Network Ten says air dates matter.
‘‘Ten’s youthful audience is a highly savvy one, and they have a strong level of engagement with their favourite shows,’’ Ten’s head of corporate communications, Jeannette McLoughlin, says.
‘‘This means they increasingly look for immediacy and convenience — and we are in a great position to deliver on both counts.
‘‘Our established arrangements with our US studio partners mean we often broadcast key shows ‘day and date’ with the US.
‘‘We also have a significant offering in catch-up TV, with the rights to stream more than 40 programs online.’’

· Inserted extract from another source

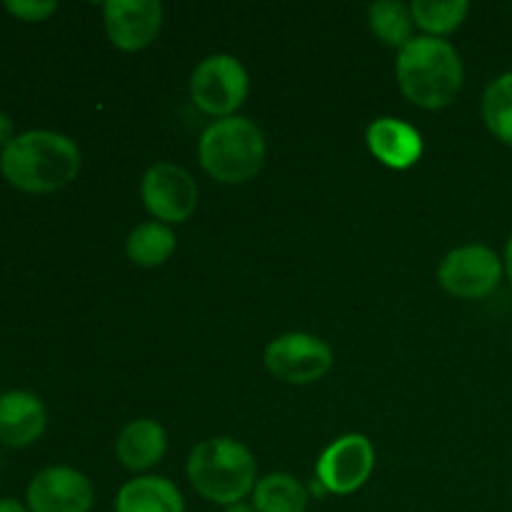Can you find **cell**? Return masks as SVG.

Some analysts fear that networks providing online downloads will eventually kill the advertising-supported business model of traditional free-to-air broadcasting.
A UK media research company, however, released a report last month that dampened such speculation.
The Enders Analysis report forecast the share of video on demand would grow to only five to 10 per cent of all viewing by 2020.
Fans turn to piracy when networks are too slow to screen cult shows such as Heroes.